[sudo-discuss] Fwd: What to do with these features?

Wed Apr 15 18:18:19 PDT 2015

 i originally just wanted to say, it brings all the info with, doesn't need
lookups, but realized i couldn't say that without explaining that this is
my intuitive *impression.*

you see, i thought google's voice recognition software (hereafter
anthropomorphically called 'google') went the long way 'round, as it were,
listening, parsing, and responding attentively to everyone individually --
at least, during the all-too-brief few months that "1-800-ask-google" (or
was it 411 google?) existed.

it must be noted that, for me personally, experiences with this specific
service populated almost the entirety of the Venn diagram intersection of
google, phone-voice-recognition, and corporate-machine learning (either
theoretically or practically).  add in the couple times i tried to use
google voice to take a memo, and then, well, there you have it.

it also must be noted that, historically, although able now and again to
intuit grammar & syntax of a newly encountered system, i have also -- true
fact -- so flustered a phone-tree-bot (a t & t,  female variety) -- and i
mean *flustered* -- that it said, in a much louder, clipped, and forceful
voice: "...If you want to INTERRUPT me, PLEASE SAY 'STOP.'"

nonetheless, these are some of the hypothesis which I, knowing nothing,
formulated over time, as i used the service.

   - that whatever library it loads it has already to hand (it only needed
   to 'look up' actual addresses and #s,
   - that it takes it a moment to understand relationship
   - that new implications of relationship between phonemes are stored
   forever as precedent
   - that it learns very very fast
   - that it applies what it has learned globally, as in, not
   person-specific

i noticed how quickly it trained itself to not only the sound of my voice,
but to my verbal style, word order and choice of words.  i tested it by
having friends refer to places or ask for answers in ways specific to me,
from different phones.

i decided i didn't want to speak at all one day, and answered google's
questions by pressing keys - 1 for yes, 2 for no, or pressing the number
that corresponded to my choice in a list.  by the second question it had
completely figured out what i was doing -- on the first it stumbled over
the multiple choice, only natively 'understanding' the new format for
yes/no.

and get this: less than a week later it was offering that format among the
response options it listed for users.

all of which may  not have helped at all, i realize.

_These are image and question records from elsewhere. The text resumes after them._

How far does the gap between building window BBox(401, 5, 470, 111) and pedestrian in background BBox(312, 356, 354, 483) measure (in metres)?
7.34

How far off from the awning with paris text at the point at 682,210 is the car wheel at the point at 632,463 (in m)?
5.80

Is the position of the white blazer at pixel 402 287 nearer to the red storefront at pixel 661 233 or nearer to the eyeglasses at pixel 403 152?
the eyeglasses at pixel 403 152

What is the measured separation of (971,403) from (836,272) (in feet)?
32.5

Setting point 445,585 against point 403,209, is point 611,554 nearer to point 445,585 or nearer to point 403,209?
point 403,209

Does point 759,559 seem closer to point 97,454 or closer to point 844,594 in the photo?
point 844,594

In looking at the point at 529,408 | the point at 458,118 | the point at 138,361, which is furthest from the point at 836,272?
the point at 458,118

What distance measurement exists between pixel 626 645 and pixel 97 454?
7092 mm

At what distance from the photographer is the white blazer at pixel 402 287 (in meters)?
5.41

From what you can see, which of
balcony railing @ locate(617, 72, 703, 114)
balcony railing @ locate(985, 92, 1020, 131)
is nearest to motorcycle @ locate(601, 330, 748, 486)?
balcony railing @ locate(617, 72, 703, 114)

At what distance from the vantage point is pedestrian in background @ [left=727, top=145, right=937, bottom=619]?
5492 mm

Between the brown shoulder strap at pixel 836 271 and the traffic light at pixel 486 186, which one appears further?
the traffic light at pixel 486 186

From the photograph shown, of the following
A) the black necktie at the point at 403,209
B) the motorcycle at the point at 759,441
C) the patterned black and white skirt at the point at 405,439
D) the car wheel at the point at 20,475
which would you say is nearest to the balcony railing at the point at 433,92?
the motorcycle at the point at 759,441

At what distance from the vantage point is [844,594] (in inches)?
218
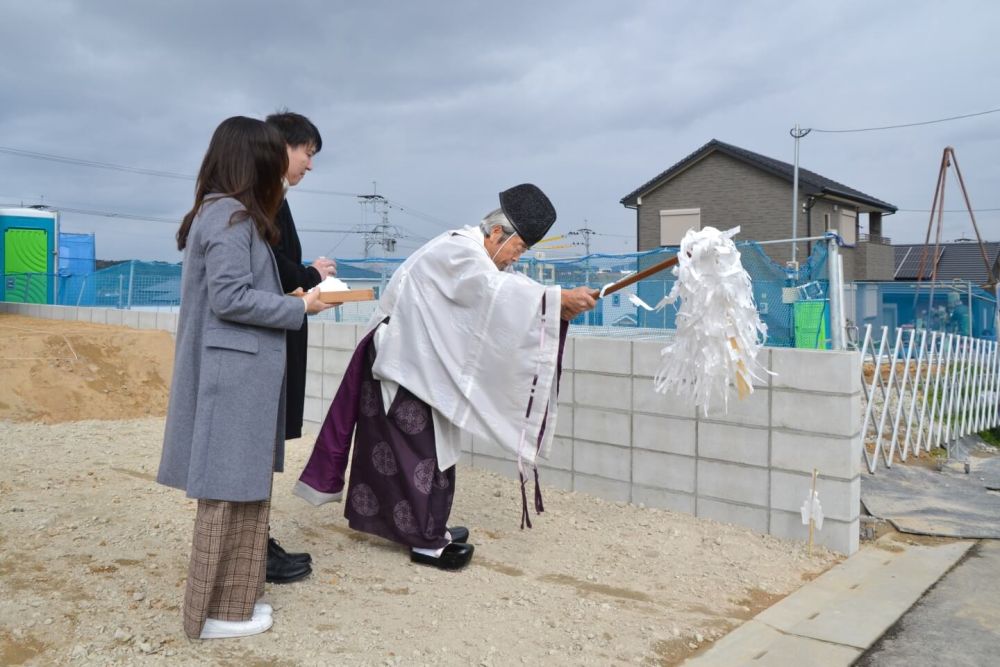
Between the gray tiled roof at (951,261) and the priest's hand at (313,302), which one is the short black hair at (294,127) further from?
the gray tiled roof at (951,261)

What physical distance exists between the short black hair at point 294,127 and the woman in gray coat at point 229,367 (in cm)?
42

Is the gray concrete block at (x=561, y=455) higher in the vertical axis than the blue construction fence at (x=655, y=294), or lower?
lower

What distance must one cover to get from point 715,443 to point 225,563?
244 centimetres

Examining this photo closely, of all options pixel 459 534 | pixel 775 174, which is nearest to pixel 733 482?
pixel 459 534

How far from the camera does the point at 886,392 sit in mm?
5578

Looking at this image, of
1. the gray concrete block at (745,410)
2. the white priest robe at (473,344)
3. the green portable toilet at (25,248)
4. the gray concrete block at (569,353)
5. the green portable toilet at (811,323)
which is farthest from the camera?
the green portable toilet at (25,248)

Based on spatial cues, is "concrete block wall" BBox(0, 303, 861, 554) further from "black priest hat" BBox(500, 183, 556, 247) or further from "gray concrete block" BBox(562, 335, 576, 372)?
"black priest hat" BBox(500, 183, 556, 247)

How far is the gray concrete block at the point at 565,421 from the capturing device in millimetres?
4453

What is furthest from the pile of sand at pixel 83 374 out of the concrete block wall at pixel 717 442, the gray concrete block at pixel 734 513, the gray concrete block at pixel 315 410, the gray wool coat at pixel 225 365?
the gray concrete block at pixel 734 513

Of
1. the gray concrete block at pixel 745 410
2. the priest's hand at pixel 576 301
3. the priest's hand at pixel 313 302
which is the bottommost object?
the gray concrete block at pixel 745 410

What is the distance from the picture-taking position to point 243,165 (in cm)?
240

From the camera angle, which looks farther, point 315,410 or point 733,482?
point 315,410

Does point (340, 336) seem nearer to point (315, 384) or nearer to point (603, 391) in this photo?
point (315, 384)

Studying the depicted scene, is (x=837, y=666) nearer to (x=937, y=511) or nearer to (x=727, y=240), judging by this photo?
(x=727, y=240)
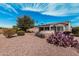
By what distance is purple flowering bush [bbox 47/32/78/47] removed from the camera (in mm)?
8875

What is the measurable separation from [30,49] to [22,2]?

and perhaps neither will this page, which i thought was pretty interesting,
if over my head.

ah well, have fun!

On Sun, Apr 12, 2015 at 12:19 AM, Adam Munich <adam at aperture.systems> wrote:

I'm trying to reverse engineer the "OK google" functionality implemented in
my phone.

[image: 0.png]

What do you suppose I do with those feature / data sets? Since "OK google"
responds to my voice independently of the rate of speech, methinks they are
using a combination of regression analysis and discrete time warping.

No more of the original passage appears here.